SOURCE RECORDS:
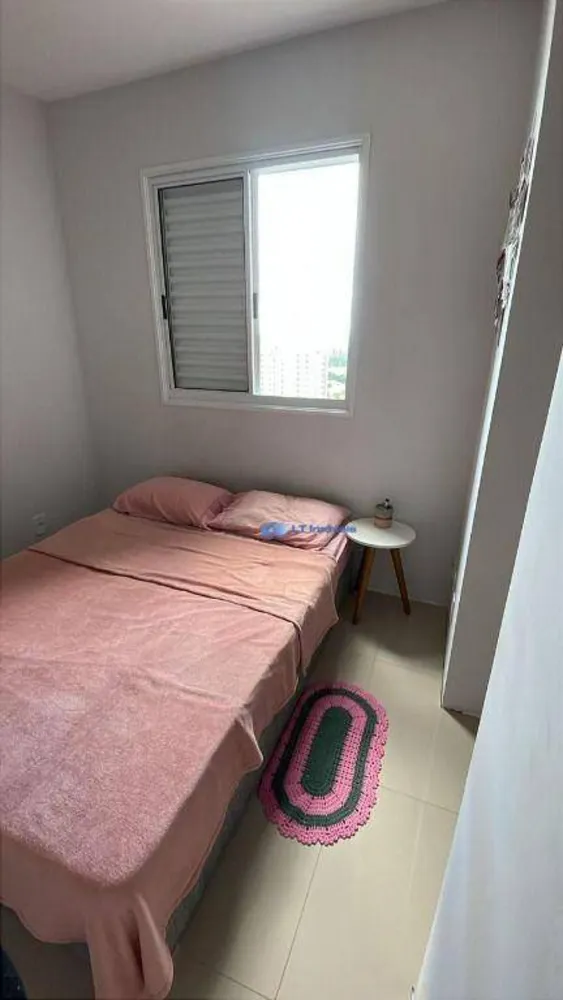 Apartamento, 2 quartos, 56 m² - Foto 5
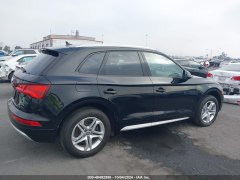 Audi Q5 Premium 2018 8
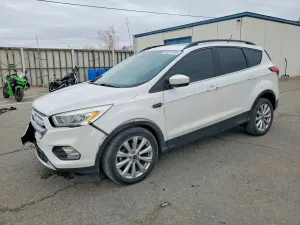 Ford Escape 1.5L 4 2019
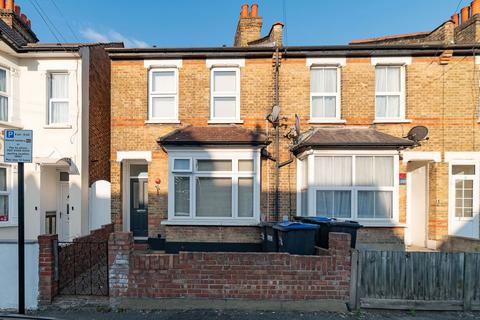 3 bedroom end of terrace house for sale, Colvin Road, Thornton Heath CR7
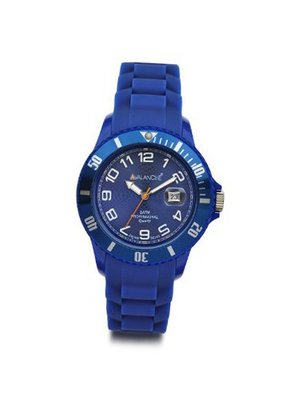 Avalanche Unisex Alpha Collection AV-100S-BU-44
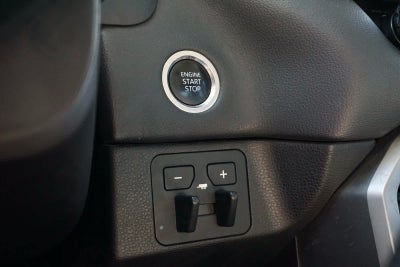 2024 Toyota Tundra 4WD Limited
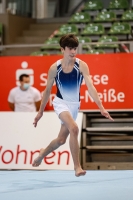 Thumbnail - JT2 - Krystof Unger - Artistic Gymnastics - 2021 - egWohnen Juniorstrophy - Participants - Czech Republic 02042_01063.jpg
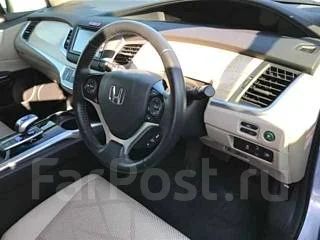 Honda Jade. ��������, ��������, 1.5, ������, 30����. ��, �/�. ��� ����� �� ������������ ����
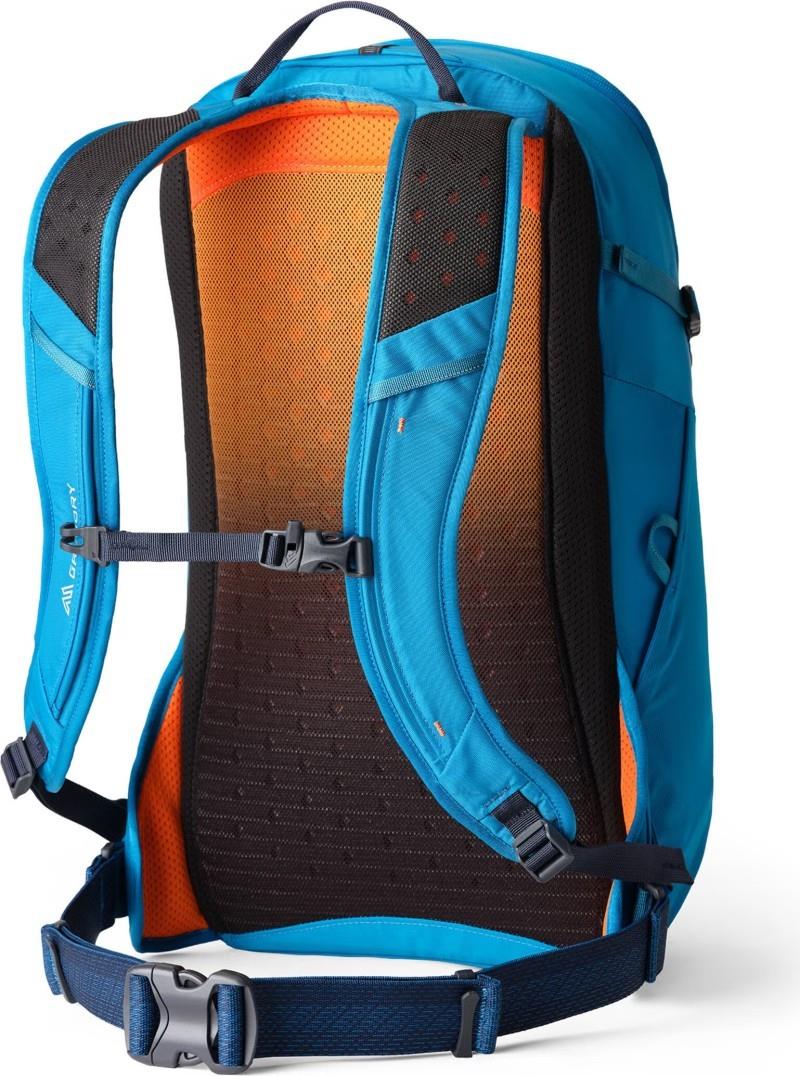 Kiro 24 - legion blue 1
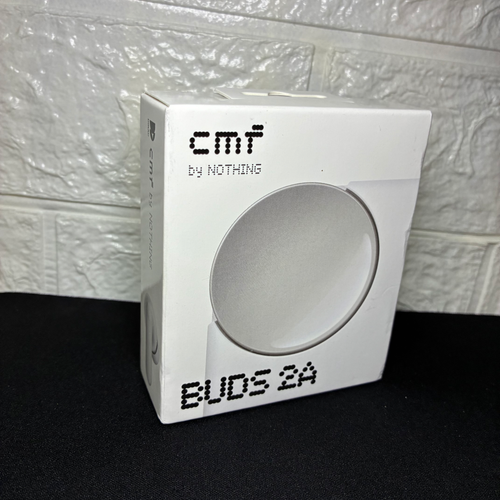 سماعات CMF Buds 2A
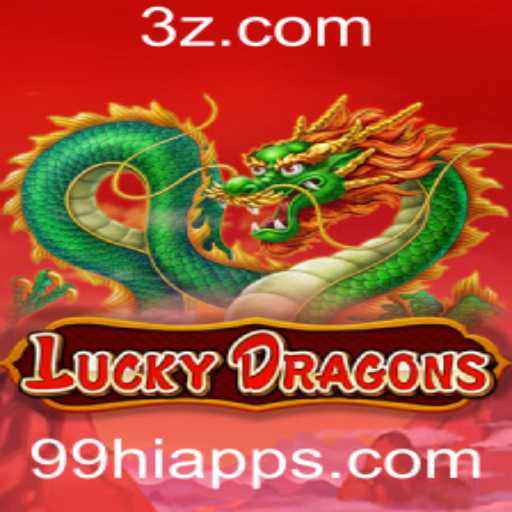 LuckyDragons: A Fascinante Experiência de Jogo no 99hi App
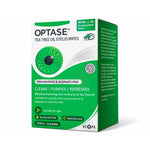 Optase TTO BlephaWipe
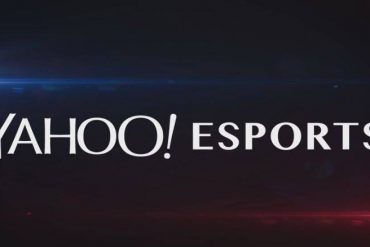 yahoo esport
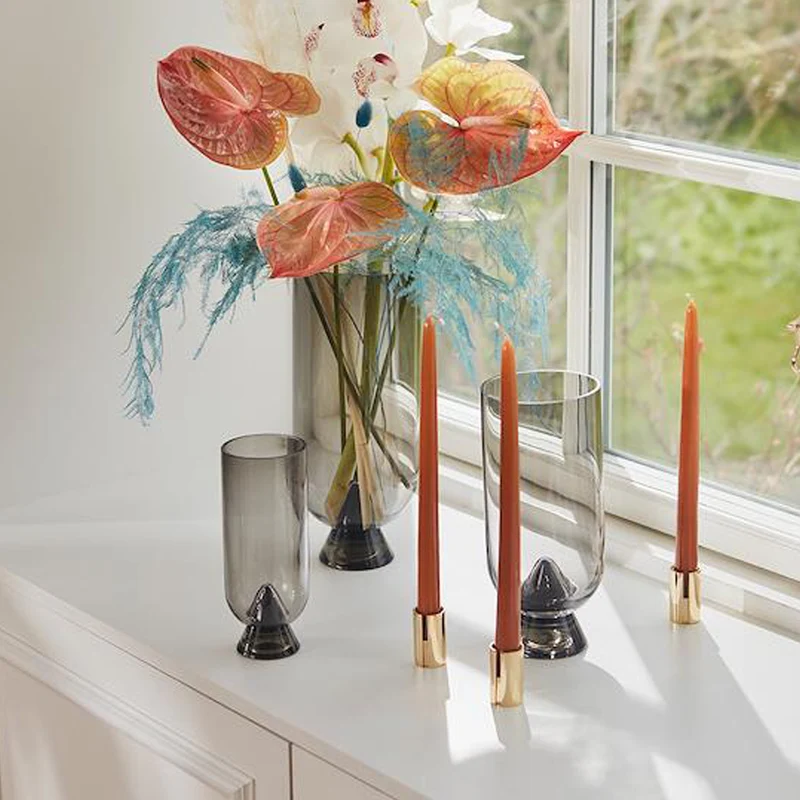 AYTM Sol Candleholder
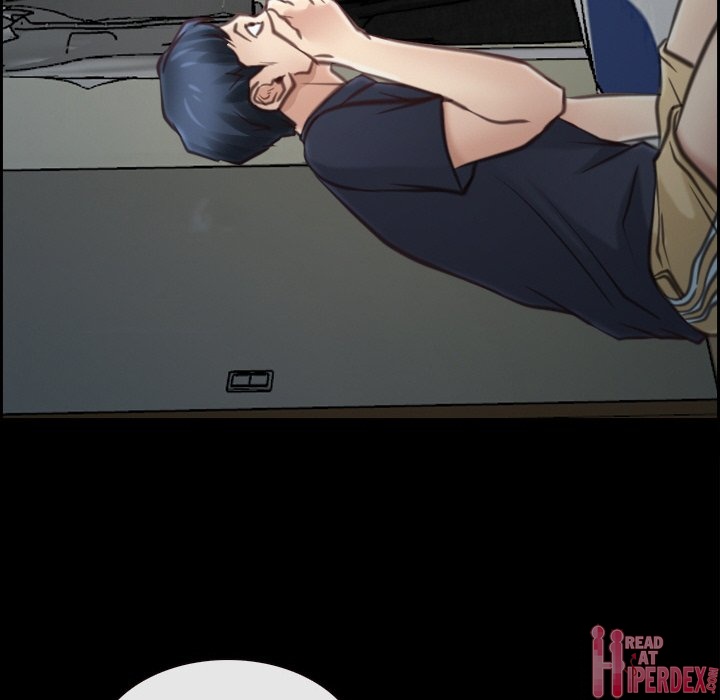Tell Me You Love Me chapter 8 page 26
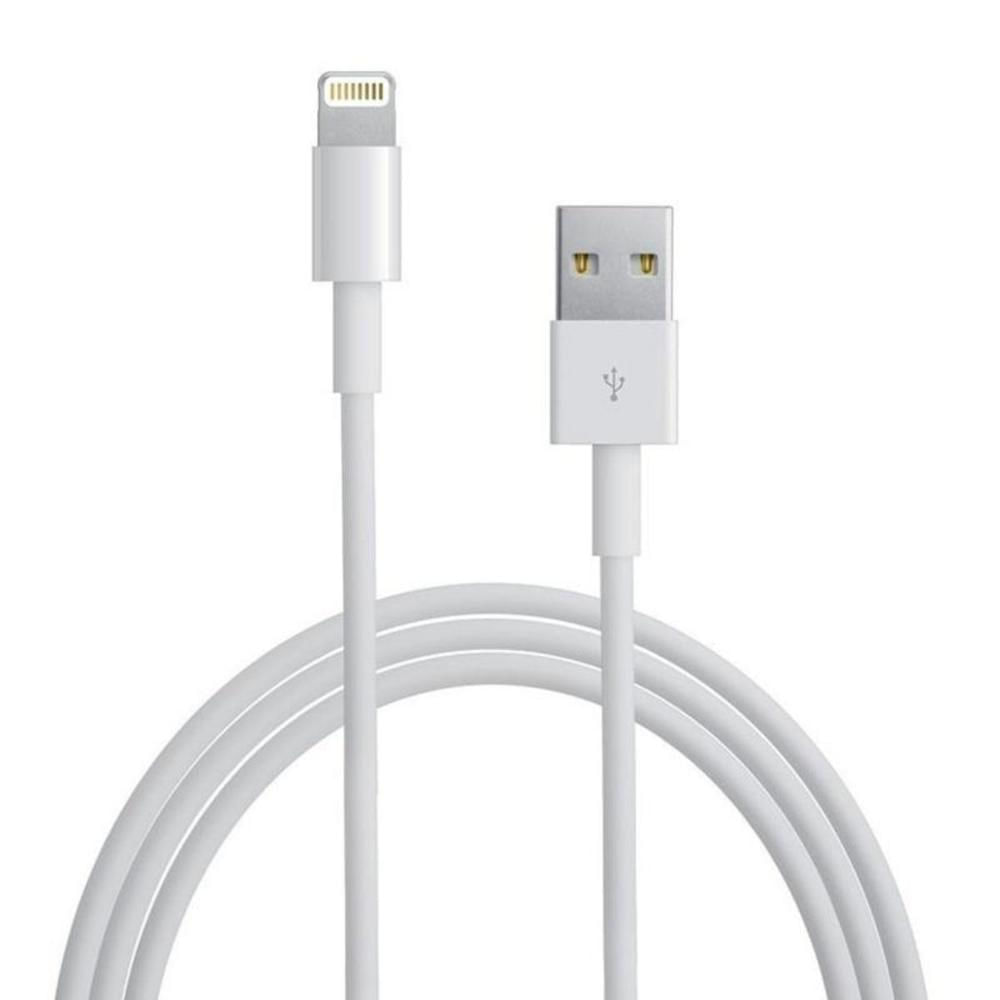 Cable de Carga Apple USB-A to Lightning MXLY2ZA/A (1 m)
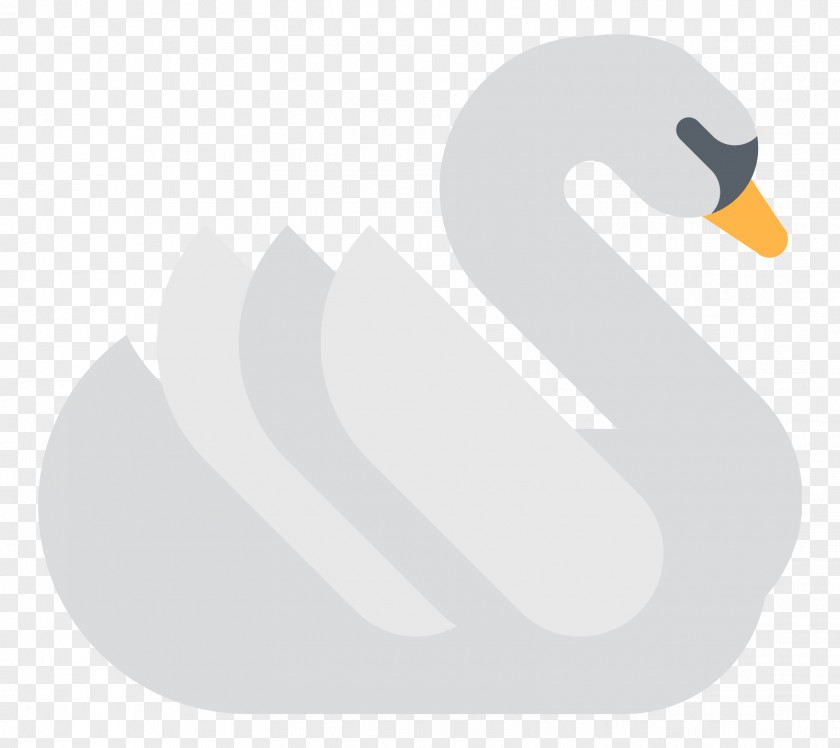 Swan Pictures Duck Logo Brand Text PNG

ASSIGNED TASK:
Would you reproduce the lines from the one with "yahoo esport" through the final line of the data above, exactly and only those, without any pictures?

ANSWER TO THIS TASK:
 yahoo esport
 AYTM Sol Candleholder
Tell Me You Love Me chapter 8 page 26
 Cable de Carga Apple USB-A to Lightning MXLY2ZA/A (1 m)
 Swan Pictures Duck Logo Brand Text PNG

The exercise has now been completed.